*Task item*
Could you reproduce every record below exactly as it stands?

*Stored data*

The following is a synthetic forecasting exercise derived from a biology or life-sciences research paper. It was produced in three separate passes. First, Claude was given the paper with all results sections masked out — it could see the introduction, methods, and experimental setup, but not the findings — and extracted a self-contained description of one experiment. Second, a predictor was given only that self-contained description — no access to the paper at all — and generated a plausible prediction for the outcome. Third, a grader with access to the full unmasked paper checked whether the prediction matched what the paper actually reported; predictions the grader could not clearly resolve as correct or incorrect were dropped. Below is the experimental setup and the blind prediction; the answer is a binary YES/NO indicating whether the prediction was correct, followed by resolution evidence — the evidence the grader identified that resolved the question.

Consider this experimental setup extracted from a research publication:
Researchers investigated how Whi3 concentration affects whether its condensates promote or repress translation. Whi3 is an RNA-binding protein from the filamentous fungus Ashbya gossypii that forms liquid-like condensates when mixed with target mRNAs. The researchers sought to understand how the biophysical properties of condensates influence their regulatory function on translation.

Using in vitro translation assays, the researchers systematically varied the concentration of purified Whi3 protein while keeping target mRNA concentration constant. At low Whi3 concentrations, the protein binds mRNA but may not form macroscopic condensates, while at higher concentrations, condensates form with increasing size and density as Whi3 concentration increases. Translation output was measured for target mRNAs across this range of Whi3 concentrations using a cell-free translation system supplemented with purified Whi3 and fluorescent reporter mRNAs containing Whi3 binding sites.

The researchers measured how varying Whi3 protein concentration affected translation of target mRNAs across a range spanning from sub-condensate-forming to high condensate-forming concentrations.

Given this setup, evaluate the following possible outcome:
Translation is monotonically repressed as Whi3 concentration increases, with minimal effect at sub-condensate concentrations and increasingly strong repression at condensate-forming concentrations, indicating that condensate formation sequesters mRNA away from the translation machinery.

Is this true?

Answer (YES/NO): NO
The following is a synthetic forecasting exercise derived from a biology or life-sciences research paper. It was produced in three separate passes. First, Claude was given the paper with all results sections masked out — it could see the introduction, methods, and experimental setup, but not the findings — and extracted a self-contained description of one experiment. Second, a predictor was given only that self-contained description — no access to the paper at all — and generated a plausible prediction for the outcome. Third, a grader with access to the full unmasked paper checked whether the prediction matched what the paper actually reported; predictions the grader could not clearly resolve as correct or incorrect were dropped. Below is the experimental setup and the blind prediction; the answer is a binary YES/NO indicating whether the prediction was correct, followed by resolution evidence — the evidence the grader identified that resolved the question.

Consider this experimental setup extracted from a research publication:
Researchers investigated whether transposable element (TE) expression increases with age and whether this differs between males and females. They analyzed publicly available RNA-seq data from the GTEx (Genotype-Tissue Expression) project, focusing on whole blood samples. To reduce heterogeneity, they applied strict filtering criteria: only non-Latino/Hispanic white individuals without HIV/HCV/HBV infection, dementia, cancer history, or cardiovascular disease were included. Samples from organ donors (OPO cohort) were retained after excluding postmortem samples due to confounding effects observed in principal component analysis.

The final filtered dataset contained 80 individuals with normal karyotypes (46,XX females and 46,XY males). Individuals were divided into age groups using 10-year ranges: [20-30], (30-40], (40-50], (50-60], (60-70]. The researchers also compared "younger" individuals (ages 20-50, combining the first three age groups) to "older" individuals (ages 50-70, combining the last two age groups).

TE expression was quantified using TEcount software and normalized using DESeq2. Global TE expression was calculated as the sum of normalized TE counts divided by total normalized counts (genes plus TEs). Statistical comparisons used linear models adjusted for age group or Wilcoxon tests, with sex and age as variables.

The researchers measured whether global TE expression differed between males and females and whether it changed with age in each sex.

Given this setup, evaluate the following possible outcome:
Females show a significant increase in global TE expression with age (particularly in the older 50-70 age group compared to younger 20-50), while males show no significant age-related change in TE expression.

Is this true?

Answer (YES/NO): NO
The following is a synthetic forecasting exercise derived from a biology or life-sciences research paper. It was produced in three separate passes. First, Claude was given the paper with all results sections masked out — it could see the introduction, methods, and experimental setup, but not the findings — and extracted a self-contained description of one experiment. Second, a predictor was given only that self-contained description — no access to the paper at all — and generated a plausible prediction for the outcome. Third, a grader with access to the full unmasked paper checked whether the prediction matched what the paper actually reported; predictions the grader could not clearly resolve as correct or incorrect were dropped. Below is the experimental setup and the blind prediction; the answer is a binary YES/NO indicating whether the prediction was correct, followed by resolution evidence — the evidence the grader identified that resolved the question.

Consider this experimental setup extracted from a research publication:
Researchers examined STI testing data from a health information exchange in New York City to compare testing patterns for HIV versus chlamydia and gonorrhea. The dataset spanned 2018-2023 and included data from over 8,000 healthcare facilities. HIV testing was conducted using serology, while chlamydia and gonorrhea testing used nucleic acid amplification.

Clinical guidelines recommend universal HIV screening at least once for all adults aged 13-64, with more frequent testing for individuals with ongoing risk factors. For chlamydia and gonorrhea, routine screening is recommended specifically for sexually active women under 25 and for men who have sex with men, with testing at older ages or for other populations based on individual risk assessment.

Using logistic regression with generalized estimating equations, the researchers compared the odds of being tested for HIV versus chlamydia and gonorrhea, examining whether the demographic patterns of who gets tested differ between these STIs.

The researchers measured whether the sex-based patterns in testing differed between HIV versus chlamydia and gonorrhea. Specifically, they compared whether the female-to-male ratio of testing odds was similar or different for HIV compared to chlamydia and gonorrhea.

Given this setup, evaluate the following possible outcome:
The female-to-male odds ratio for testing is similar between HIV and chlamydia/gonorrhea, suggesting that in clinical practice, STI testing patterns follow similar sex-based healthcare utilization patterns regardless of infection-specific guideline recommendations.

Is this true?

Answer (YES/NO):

*Solution to this exercise*
The following is a synthetic forecasting exercise derived from a biology or life-sciences research paper. It was produced in three separate passes. First, Claude was given the paper with all results sections masked out — it could see the introduction, methods, and experimental setup, but not the findings — and extracted a self-contained description of one experiment. Second, a predictor was given only that self-contained description — no access to the paper at all — and generated a plausible prediction for the outcome. Third, a grader with access to the full unmasked paper checked whether the prediction matched what the paper actually reported; predictions the grader could not clearly resolve as correct or incorrect were dropped. Below is the experimental setup and the blind prediction; the answer is a binary YES/NO indicating whether the prediction was correct, followed by resolution evidence — the evidence the grader identified that resolved the question.

Consider this experimental setup extracted from a research publication:
Researchers investigated how Whi3 concentration affects whether its condensates promote or repress translation. Whi3 is an RNA-binding protein from the filamentous fungus Ashbya gossypii that forms liquid-like condensates when mixed with target mRNAs. The researchers sought to understand how the biophysical properties of condensates influence their regulatory function on translation.

Using in vitro translation assays, the researchers systematically varied the concentration of purified Whi3 protein while keeping target mRNA concentration constant. At low Whi3 concentrations, the protein binds mRNA but may not form macroscopic condensates, while at higher concentrations, condensates form with increasing size and density as Whi3 concentration increases. Translation output was measured for target mRNAs across this range of Whi3 concentrations using a cell-free translation system supplemented with purified Whi3 and fluorescent reporter mRNAs containing Whi3 binding sites.

The researchers measured how varying Whi3 protein concentration affected translation of target mRNAs across a range spanning from sub-condensate-forming to high condensate-forming concentrations.

Given this setup, evaluate the following possible outcome:
Translation is monotonically repressed as Whi3 concentration increases, with minimal effect at sub-condensate concentrations and increasingly strong repression at condensate-forming concentrations, indicating that condensate formation sequesters mRNA away from the translation machinery.

Is this true?

Answer (YES/NO): NO
The following is a synthetic forecasting exercise derived from a biology or life-sciences research paper. It was produced in three separate passes. First, Claude was given the paper with all results sections masked out — it could see the introduction, methods, and experimental setup, but not the findings — and extracted a self-contained description of one experiment. Second, a predictor was given only that self-contained description — no access to the paper at all — and generated a plausible prediction for the outcome. Third, a grader with access to the full unmasked paper checked whether the prediction matched what the paper actually reported; predictions the grader could not clearly resolve as correct or incorrect were dropped. Below is the experimental setup and the blind prediction; the answer is a binary YES/NO indicating whether the prediction was correct, followed by resolution evidence — the evidence the grader identified that resolved the question.

Consider this experimental setup extracted from a research publication:
Researchers investigated whether transposable element (TE) expression increases with age and whether this differs between males and females. They analyzed publicly available RNA-seq data from the GTEx (Genotype-Tissue Expression) project, focusing on whole blood samples. To reduce heterogeneity, they applied strict filtering criteria: only non-Latino/Hispanic white individuals without HIV/HCV/HBV infection, dementia, cancer history, or cardiovascular disease were included. Samples from organ donors (OPO cohort) were retained after excluding postmortem samples due to confounding effects observed in principal component analysis.

The final filtered dataset contained 80 individuals with normal karyotypes (46,XX females and 46,XY males). Individuals were divided into age groups using 10-year ranges: [20-30], (30-40], (40-50], (50-60], (60-70]. The researchers also compared "younger" individuals (ages 20-50, combining the first three age groups) to "older" individuals (ages 50-70, combining the last two age groups).

TE expression was quantified using TEcount software and normalized using DESeq2. Global TE expression was calculated as the sum of normalized TE counts divided by total normalized counts (genes plus TEs). Statistical comparisons used linear models adjusted for age group or Wilcoxon tests, with sex and age as variables.

The researchers measured whether global TE expression differed between males and females and whether it changed with age in each sex.

Given this setup, evaluate the following possible outcome:
Females show a significant increase in global TE expression with age (particularly in the older 50-70 age group compared to younger 20-50), while males show no significant age-related change in TE expression.

Is this true?

Answer (YES/NO): NO
The following is a synthetic forecasting exercise derived from a biology or life-sciences research paper. It was produced in three separate passes. First, Claude was given the paper with all results sections masked out — it could see the introduction, methods, and experimental setup, but not the findings — and extracted a self-contained description of one experiment. Second, a predictor was given only that self-contained description — no access to the paper at all — and generated a plausible prediction for the outcome. Third, a grader with access to the full unmasked paper checked whether the prediction matched what the paper actually reported; predictions the grader could not clearly resolve as correct or incorrect were dropped. Below is the experimental setup and the blind prediction; the answer is a binary YES/NO indicating whether the prediction was correct, followed by resolution evidence — the evidence the grader identified that resolved the question.

Consider this experimental setup extracted from a research publication:
Researchers examined STI testing data from a health information exchange in New York City to compare testing patterns for HIV versus chlamydia and gonorrhea. The dataset spanned 2018-2023 and included data from over 8,000 healthcare facilities. HIV testing was conducted using serology, while chlamydia and gonorrhea testing used nucleic acid amplification.

Clinical guidelines recommend universal HIV screening at least once for all adults aged 13-64, with more frequent testing for individuals with ongoing risk factors. For chlamydia and gonorrhea, routine screening is recommended specifically for sexually active women under 25 and for men who have sex with men, with testing at older ages or for other populations based on individual risk assessment.

Using logistic regression with generalized estimating equations, the researchers compared the odds of being tested for HIV versus chlamydia and gonorrhea, examining whether the demographic patterns of who gets tested differ between these STIs.

The researchers measured whether the sex-based patterns in testing differed between HIV versus chlamydia and gonorrhea. Specifically, they compared whether the female-to-male ratio of testing odds was similar or different for HIV compared to chlamydia and gonorrhea.

Given this setup, evaluate the following possible outcome:
The female-to-male odds ratio for testing is similar between HIV and chlamydia/gonorrhea, suggesting that in clinical practice, STI testing patterns follow similar sex-based healthcare utilization patterns regardless of infection-specific guideline recommendations.

Is this true?

Answer (YES/NO):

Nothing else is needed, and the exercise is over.